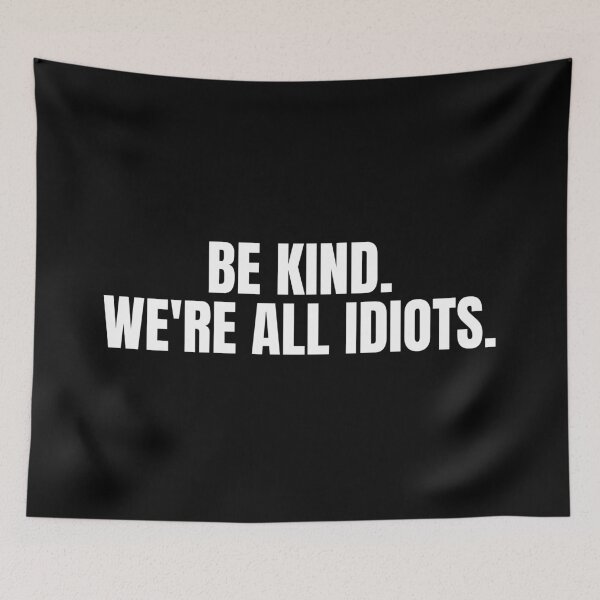 Item preview, Be Kind We're All Idiots designed and sold by Dondonmart.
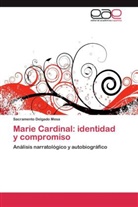 Sacramento Delgado Mesa - Marie Cardinal: identidad y compromiso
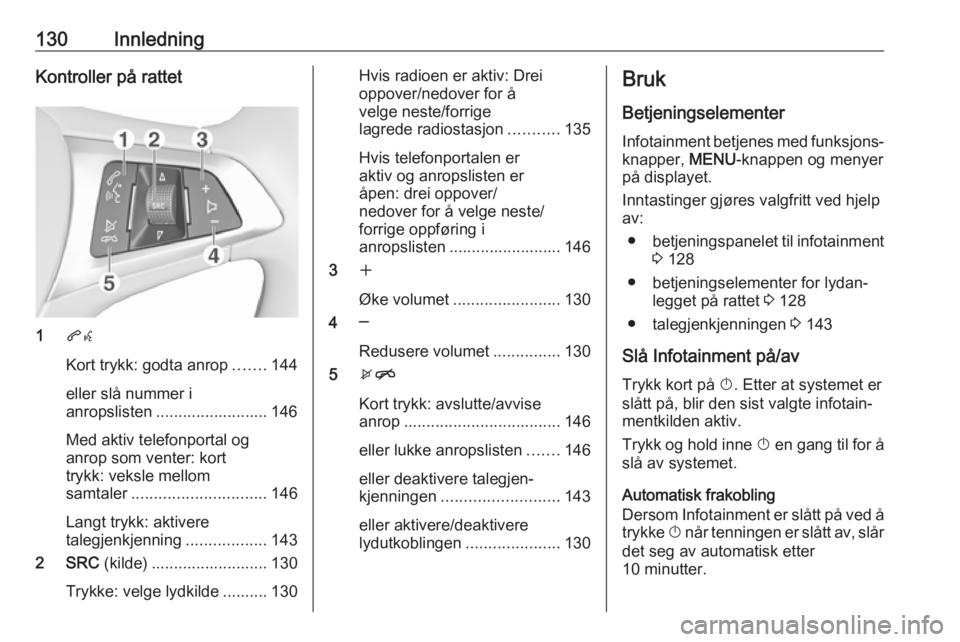 OPEL ASTRA K 2016  Brukerhåndbok for infotainmentsystem 130InnledningKontroller på rattet
1qw
Kort trykk: godta anrop .......144
eller slå nummer i
anropslisten ......................... 146
Med aktiv telefonportal og
anrop som venter: kort
trykk: veksle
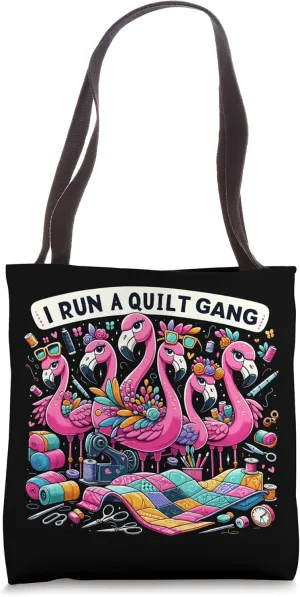 I Run A Quilt Gang Quilting Stitching Crew Quilters Fabric Tote Bag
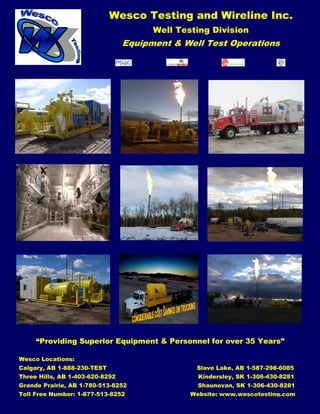 Wesco Testing and Wireline Inc.
Well Testing Division
Equipment & Well Test Operations
“Providing Superior Equipment & Personnel for over 35 Years”
Wesco Locations:
Calgary, AB 1-888-230-TEST Slave Lake, AB 1-587-298-6085
Three Hills, AB 1-403-620-8292 Kindersley, SK 1-306-430-8281
Grande Prairie, AB 1-780-513-8252 Shaunovan, SK 1-306-430-8281
Toll Free Number: 1-877-513-8252 Website: www.wescotesting.com
 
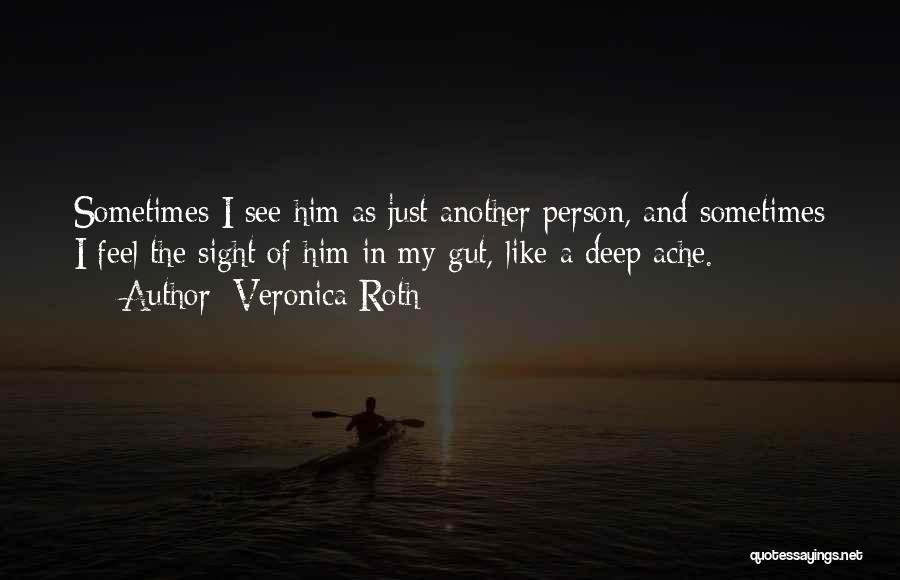 Veronica Roth Quotes: Sometimes I See Him As Just Another Person, And Sometimes I Feel The Sight Of Him In My Gut, Like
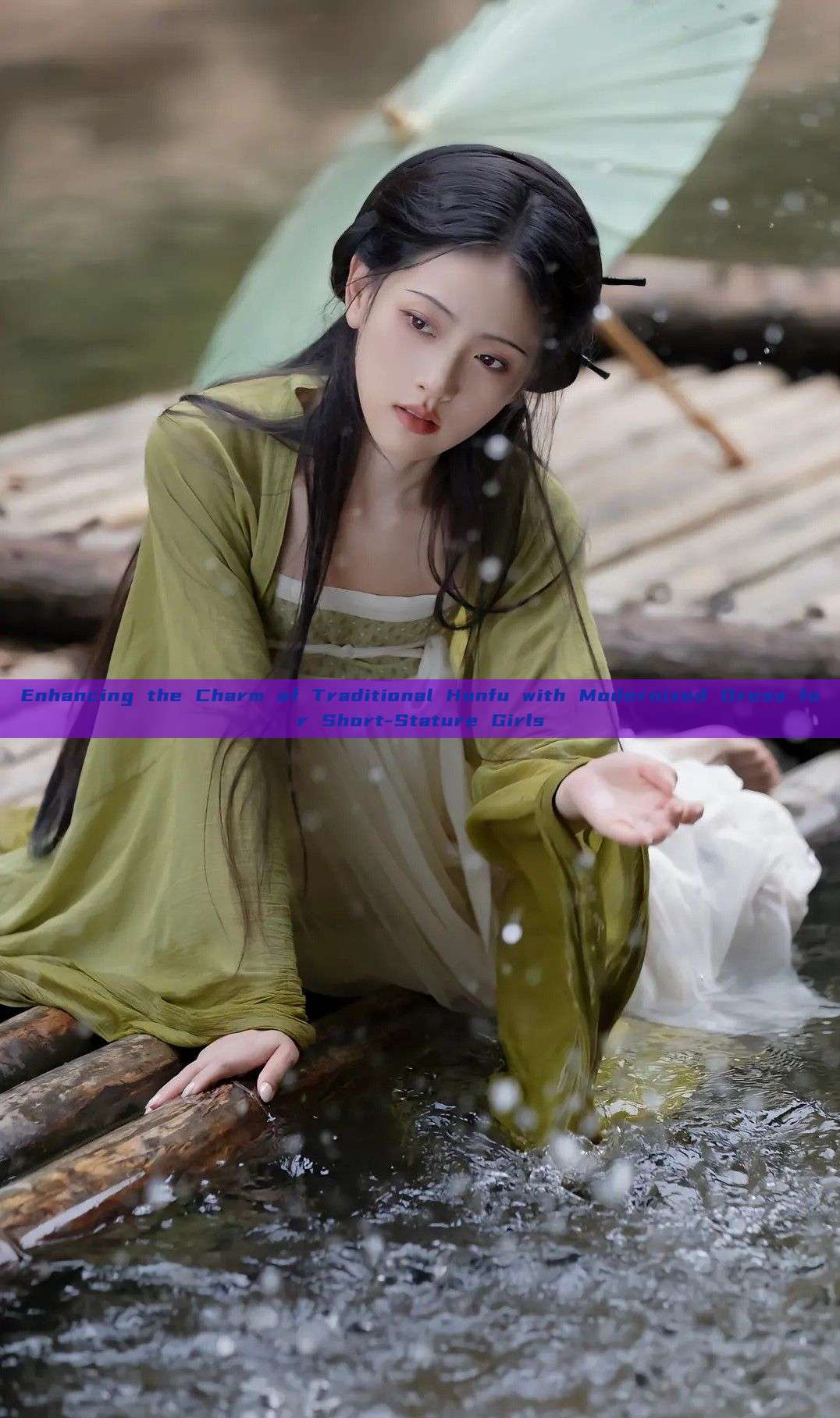 Enhancing the Charm of Traditional Hanfu with Modernized Dress for Short-Stature Girls Enhancing the Charm of Traditional Hanfu with Modernized Dress for Short-Stature Girls
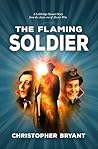The Flaming Soldier: A Lethbridge-Stewart Spin-off Adventure The Flaming Soldier: A Lethbridge-Stewart Spin-off Adventure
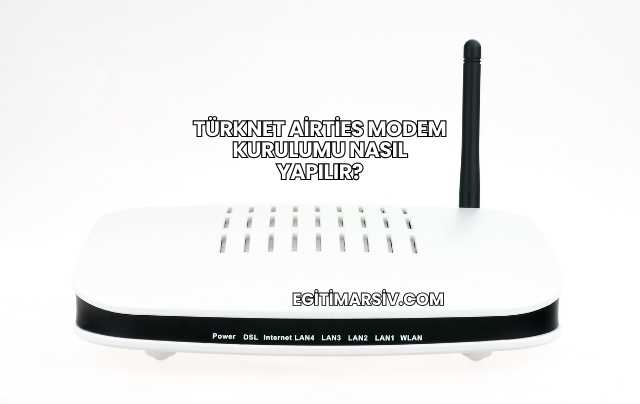 Türknet Airties Modem Kurulumu Nasıl Yapılır?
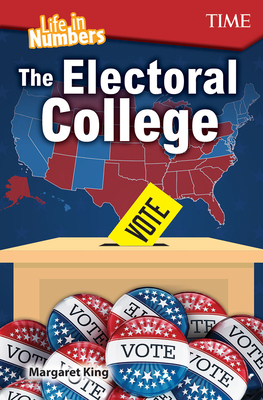Life in Numbers: The Electoral College - Margaret King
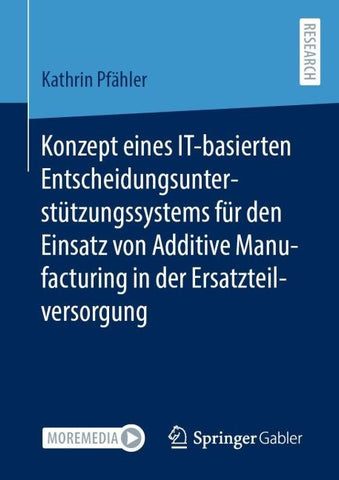 Konzept eines IT-basierten Entscheidungsunterstützungssystems für den Einsatz von Additive Manufacturing in der Ersatzteilversorgung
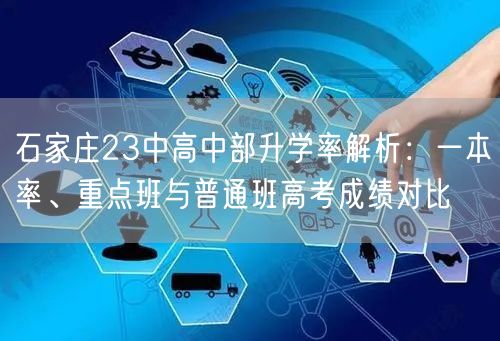 石家庄23中高中部升学率解析:一本率、重点班与普通班高考成绩对比 石家庄23中高中部升学率解析:一本率、重点班与普通班高考成绩对比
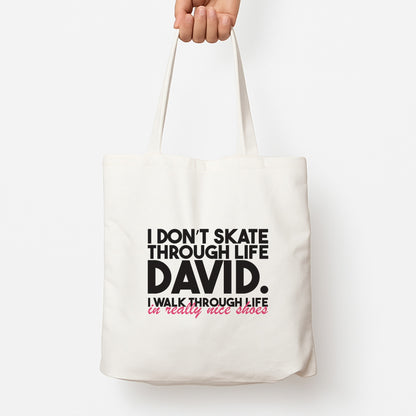 I Don't Skate Through Life David Tote Bag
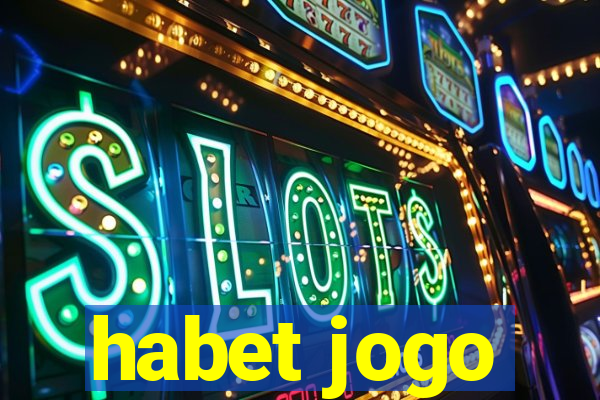 habet jogo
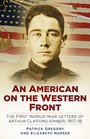 An American on the Western Front The First World War Letters of Arthur Clifford Kimber 191718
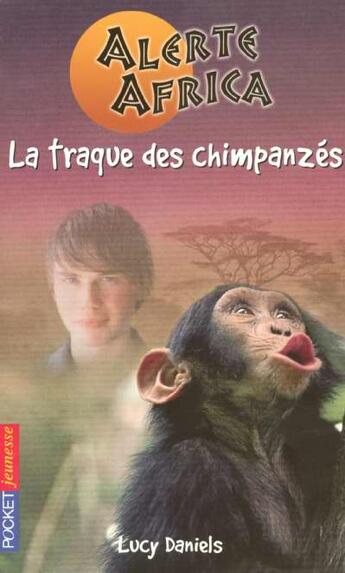 Couverture du livre « Alerte Africa T.2 ; La Traque Des Chimpanzes » de Lucy Daniels aux éditions Pocket Jeunesse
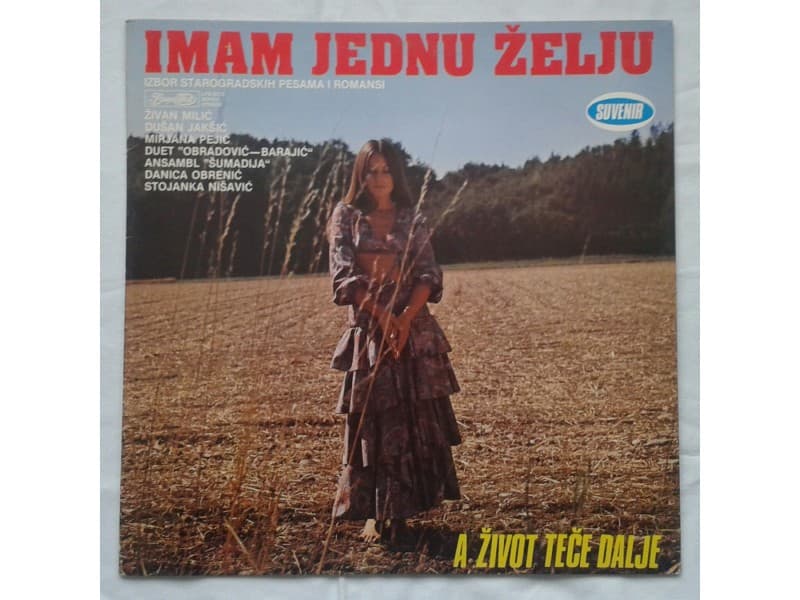 Imam Jednu Zelju — Izbor Starogradskih Pesama i Romansi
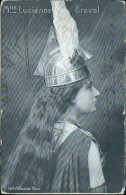 Az774  Cartolina Personaggi Famosi  Lucienne Breval Attrice Actress Teatro - Artisti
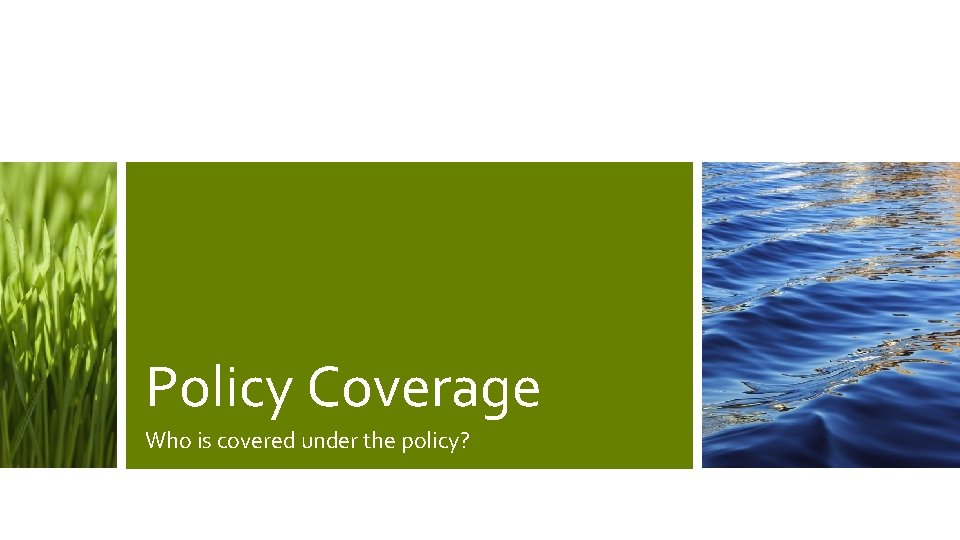Policy Coverage Who is covered under the policy? 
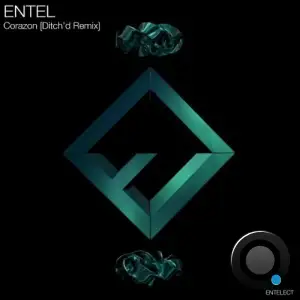 Entel - Corazon (Ditch'd Remix) (2024) 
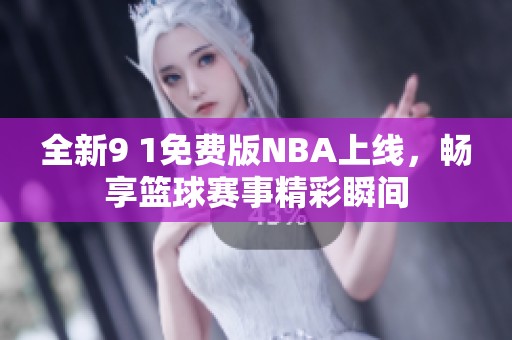 全新9 1免费版NBA上线，畅享篮球赛事精彩瞬间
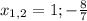 x_{1,2} = 1; -\frac{8}{7}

────────

→ REQUEST: In the lines above, substitute "Shopping Bag" for every instance of "Tote Bag" and change nothing else. Give all the lines again without the pictures.

→ OUTPUT BELOW:
 Item preview, Be Kind We're All Idiots designed and sold by Dondonmart.
 Sacramento Delgado Mesa - Marie Cardinal: identidad y compromiso
 OPEL ASTRA K 2016  Brukerhåndbok for infotainmentsystem 130InnledningKontroller på rattet
1qw
Kort trykk: godta anrop .......144
eller slå nummer i
anropslisten ......................... 146
Med aktiv telefonportal og
anrop som venter: kort
trykk: veksle
 I Run A Quilt Gang Quilting Stitching Crew Quilters Fabric Shopping Bag
 Wesco Testing and Wireline Inc.
Well Testing Division
Equipment & Well Test Operations
“Providing Superior Equipment & Personnel for over 35 Years”
Wesco Locations:
Calgary, AB 1-888-230-TEST Slave Lake, AB 1-587-298-6085
Three Hills, AB 1-403-620-8292 Kindersley, SK 1-306-430-8281
Grande Prairie, AB 1-780-513-8252 Shaunovan, SK 1-306-430-8281
Toll Free Number: 1-877-513-8252 Website: www.wescotesting.com
 
 Veronica Roth Quotes: Sometimes I See Him As Just Another Person, And Sometimes I Feel The Sight Of Him In My Gut, Like
 Enhancing the Charm of Traditional Hanfu with Modernized Dress for Short-Stature Girls Enhancing the Charm of Traditional Hanfu with Modernized Dress for Short-Stature Girls
The Flaming Soldier: A Lethbridge-Stewart Spin-off Adventure The Flaming Soldier: A Lethbridge-Stewart Spin-off Adventure
 Türknet Airties Modem Kurulumu Nasıl Yapılır?
Life in Numbers: The Electoral College - Margaret King
 Konzept eines IT-basierten Entscheidungsunterstützungssystems für den Einsatz von Additive Manufacturing in der Ersatzteilversorgung
 石家庄23中高中部升学率解析:一本率、重点班与普通班高考成绩对比 石家庄23中高中部升学率解析:一本率、重点班与普通班高考成绩对比
 I Don't Skate Through Life David Shopping Bag
 habet jogo
 An American on the Western Front The First World War Letters of Arthur Clifford Kimber 191718
 Couverture du livre « Alerte Africa T.2 ; La Traque Des Chimpanzes » de Lucy Daniels aux éditions Pocket Jeunesse
 Imam Jednu Zelju — Izbor Starogradskih Pesama i Romansi
 Az774  Cartolina Personaggi Famosi  Lucienne Breval Attrice Actress Teatro - Artisti
Policy Coverage Who is covered under the policy? 
 Entel - Corazon (Ditch'd Remix) (2024) 
 全新9 1免费版NBA上线，畅享篮球赛事精彩瞬间
 x_{1,2} = 1; -\frac{8}{7}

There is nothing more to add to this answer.